Quick Tip :
While there are many different varieties of peony's to choose from, here in North Texas it's recommended to go with an early blooming variety so as to not risk the peonies blooming cycle to be affected by our quick to rise summer temperatures.
Tip 1: Peony roots can come in many shapes and sizes.
The size of the root doesn't necessarily correlate with total plant potential, however the more nodes a root contains the more shoots it'll send up and therefore have a bit of a jump start over roots with just a singular node. You usually have no choice of how many nodes your roots will have when they come in, the roots featured below came out of the same bag. The photos below also show the difference between a root with a singular node and one that has 4-5. The ideal planting time for these roots is late fall or early winter here in North Texas.
Tip 2: Location is key
Just to be clear in this article we're talking about herbaceous garden peonies (hardy in zones 3-8) that prefer full sun and not tree peonies (hardy in zones 5-9) that prefer dappled shade. When choosing the spot for your peonies keep in mind that they don't appreciate the hot western sun that we have in Texas but at the same time need at least 6 hours of direct sun. There are multiple solutions for this. Planting them on the eastern side of your home for example or in my case planting taller annuals on the western side of the peonies. The annuals will act as shade as the afternoon wears on.
Tip 3: Proper Preparation
The first thing to remember when unpacking your peonies is to go ahead and set them into a clean bucket with room temperature water. This will re hydrate the roots if they've been sent in dry packaging material. I usually do this for 2-4 hours but a little more or less won't hurt them. While they're soaking you can go ahead and prep the spot that you're going to plant your peonies in. First thing is to dig a hole 12-18 inches deep and about the same width. Next you'll want to back fill your hole with compost/manure, any soil amendments you might want to add and the native soil. This gives your new peony root lots of loose soil and nutrients to thrive on in it's first year.

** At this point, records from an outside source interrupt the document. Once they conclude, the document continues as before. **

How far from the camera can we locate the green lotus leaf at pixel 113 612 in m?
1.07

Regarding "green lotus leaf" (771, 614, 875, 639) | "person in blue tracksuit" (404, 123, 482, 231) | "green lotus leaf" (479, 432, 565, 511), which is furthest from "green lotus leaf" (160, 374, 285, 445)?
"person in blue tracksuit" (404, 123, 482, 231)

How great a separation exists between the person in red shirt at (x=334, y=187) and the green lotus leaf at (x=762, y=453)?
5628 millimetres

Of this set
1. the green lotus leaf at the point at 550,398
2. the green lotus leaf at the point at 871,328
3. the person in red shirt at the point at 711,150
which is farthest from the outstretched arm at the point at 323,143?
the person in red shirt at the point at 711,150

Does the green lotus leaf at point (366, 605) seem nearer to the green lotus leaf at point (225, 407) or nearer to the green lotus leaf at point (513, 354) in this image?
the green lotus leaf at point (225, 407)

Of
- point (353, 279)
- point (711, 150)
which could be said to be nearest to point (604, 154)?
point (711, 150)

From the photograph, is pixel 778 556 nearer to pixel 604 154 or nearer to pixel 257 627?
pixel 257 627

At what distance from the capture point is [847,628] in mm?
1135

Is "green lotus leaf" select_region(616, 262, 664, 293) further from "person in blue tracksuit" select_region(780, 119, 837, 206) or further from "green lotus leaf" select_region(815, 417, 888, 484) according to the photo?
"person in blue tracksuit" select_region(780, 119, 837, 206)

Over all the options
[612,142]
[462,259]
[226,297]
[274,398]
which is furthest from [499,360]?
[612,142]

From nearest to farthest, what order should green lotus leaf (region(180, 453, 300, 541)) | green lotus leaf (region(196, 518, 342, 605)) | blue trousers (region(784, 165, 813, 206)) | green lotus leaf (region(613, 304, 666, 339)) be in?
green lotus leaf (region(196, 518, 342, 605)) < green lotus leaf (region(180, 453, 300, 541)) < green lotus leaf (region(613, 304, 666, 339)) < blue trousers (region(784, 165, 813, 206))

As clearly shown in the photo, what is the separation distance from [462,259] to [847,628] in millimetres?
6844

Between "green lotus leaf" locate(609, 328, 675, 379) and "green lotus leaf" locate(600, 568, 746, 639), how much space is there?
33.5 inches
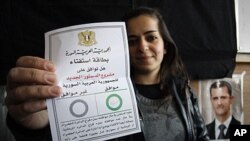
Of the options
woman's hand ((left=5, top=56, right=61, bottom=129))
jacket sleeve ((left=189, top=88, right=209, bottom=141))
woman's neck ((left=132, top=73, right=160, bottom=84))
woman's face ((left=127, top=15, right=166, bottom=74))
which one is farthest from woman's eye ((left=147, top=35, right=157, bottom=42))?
woman's hand ((left=5, top=56, right=61, bottom=129))

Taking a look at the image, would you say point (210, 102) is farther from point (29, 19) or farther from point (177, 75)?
point (29, 19)

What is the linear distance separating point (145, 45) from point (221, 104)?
0.39 m

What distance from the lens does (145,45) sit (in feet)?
2.34

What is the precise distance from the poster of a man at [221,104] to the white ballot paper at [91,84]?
0.49 m

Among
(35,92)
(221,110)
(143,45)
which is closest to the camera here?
(35,92)

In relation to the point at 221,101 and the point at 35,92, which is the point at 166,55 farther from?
the point at 35,92

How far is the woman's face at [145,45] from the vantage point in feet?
2.30

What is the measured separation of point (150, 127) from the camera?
652 mm

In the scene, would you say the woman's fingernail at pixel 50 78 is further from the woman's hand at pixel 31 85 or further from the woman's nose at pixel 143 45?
the woman's nose at pixel 143 45

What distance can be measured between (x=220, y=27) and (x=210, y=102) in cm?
27

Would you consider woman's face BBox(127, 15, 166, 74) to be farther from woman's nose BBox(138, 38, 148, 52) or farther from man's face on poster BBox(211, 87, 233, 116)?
man's face on poster BBox(211, 87, 233, 116)

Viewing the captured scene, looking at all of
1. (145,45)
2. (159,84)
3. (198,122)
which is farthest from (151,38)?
(198,122)

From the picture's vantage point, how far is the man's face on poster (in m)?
0.87

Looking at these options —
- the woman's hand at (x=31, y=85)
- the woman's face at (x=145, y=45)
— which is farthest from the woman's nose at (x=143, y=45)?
the woman's hand at (x=31, y=85)
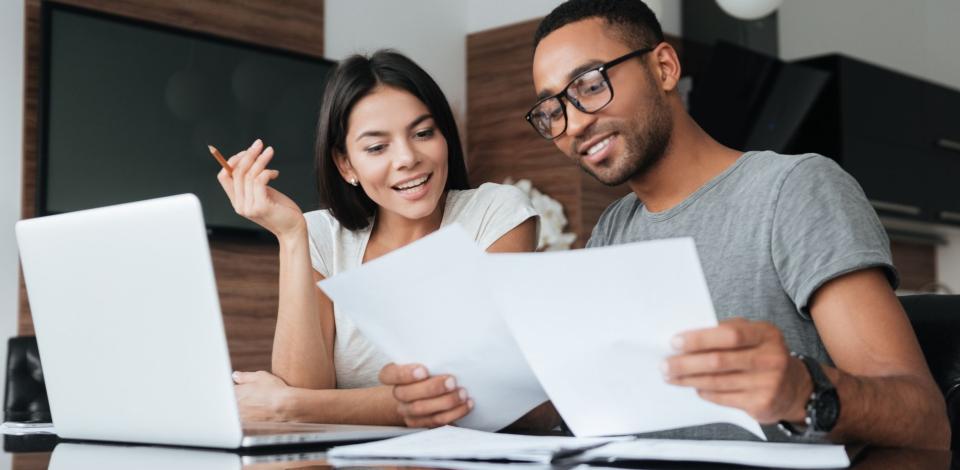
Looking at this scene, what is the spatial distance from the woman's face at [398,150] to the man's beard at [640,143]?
1.27 feet

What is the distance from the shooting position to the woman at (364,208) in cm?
149

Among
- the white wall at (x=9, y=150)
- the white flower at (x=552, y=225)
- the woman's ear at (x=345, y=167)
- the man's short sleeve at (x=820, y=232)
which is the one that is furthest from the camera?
the white flower at (x=552, y=225)

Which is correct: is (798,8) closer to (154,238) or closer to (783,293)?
(783,293)

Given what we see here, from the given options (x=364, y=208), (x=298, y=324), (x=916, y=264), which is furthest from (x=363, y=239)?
(x=916, y=264)

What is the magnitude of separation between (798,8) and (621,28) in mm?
4102

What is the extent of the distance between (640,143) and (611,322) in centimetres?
61

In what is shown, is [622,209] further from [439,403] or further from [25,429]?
[25,429]

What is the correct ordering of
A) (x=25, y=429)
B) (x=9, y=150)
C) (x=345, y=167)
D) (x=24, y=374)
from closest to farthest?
(x=25, y=429) → (x=345, y=167) → (x=24, y=374) → (x=9, y=150)

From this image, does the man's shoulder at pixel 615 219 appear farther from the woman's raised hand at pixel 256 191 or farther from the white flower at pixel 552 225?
the white flower at pixel 552 225

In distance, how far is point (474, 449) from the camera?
0.86 metres

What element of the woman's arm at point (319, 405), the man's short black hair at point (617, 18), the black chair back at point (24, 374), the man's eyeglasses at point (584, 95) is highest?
the man's short black hair at point (617, 18)

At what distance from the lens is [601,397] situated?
91 centimetres

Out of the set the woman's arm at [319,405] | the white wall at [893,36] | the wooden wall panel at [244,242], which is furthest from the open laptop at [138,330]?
the white wall at [893,36]

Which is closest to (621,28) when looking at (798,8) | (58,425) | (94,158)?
(58,425)
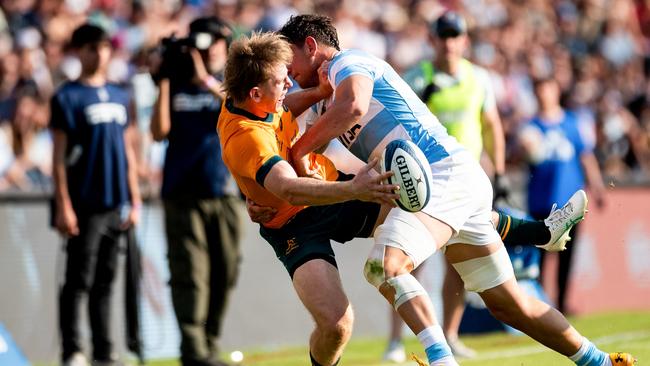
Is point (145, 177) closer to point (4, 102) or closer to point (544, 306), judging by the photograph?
point (4, 102)

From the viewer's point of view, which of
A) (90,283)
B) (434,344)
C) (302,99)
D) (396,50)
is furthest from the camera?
(396,50)

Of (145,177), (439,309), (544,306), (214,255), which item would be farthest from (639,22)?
(544,306)

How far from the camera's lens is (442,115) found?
9.73 meters

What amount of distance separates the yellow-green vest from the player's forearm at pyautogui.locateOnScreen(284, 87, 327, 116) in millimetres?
2857

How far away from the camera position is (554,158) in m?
12.9

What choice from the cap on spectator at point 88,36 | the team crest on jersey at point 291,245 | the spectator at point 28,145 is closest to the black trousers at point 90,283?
the cap on spectator at point 88,36

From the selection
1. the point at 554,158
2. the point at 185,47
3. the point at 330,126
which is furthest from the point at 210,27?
the point at 554,158

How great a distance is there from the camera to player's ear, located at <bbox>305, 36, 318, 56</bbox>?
6.64m

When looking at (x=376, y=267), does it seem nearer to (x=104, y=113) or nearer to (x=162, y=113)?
(x=162, y=113)

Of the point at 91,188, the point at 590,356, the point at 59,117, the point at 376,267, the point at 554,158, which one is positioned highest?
the point at 376,267

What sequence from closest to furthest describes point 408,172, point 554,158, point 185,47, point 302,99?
1. point 408,172
2. point 302,99
3. point 185,47
4. point 554,158

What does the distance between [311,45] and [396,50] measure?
10.3 m

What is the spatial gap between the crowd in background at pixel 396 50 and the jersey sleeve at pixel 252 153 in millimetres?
3336

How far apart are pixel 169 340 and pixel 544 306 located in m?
5.46
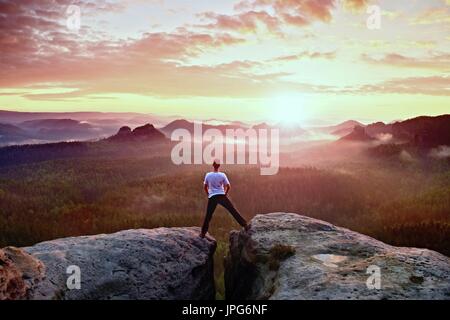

Tip 4: Don't Plant too Deep
A very underrated but important thing to remember when planting your peony roots is that the nodes/buds need to be exposed to cold weather, the way that we're going to accomplish that is by having them only about 1 inch under the surface of the soil. This will ensure that they're still getting those chilly nighttime temps. It'll feel odd but trust the process. Once planted, water your roots in thoroughly and feel proud that you've started the process of growing one of the most gorgeous plants that this world has to offer.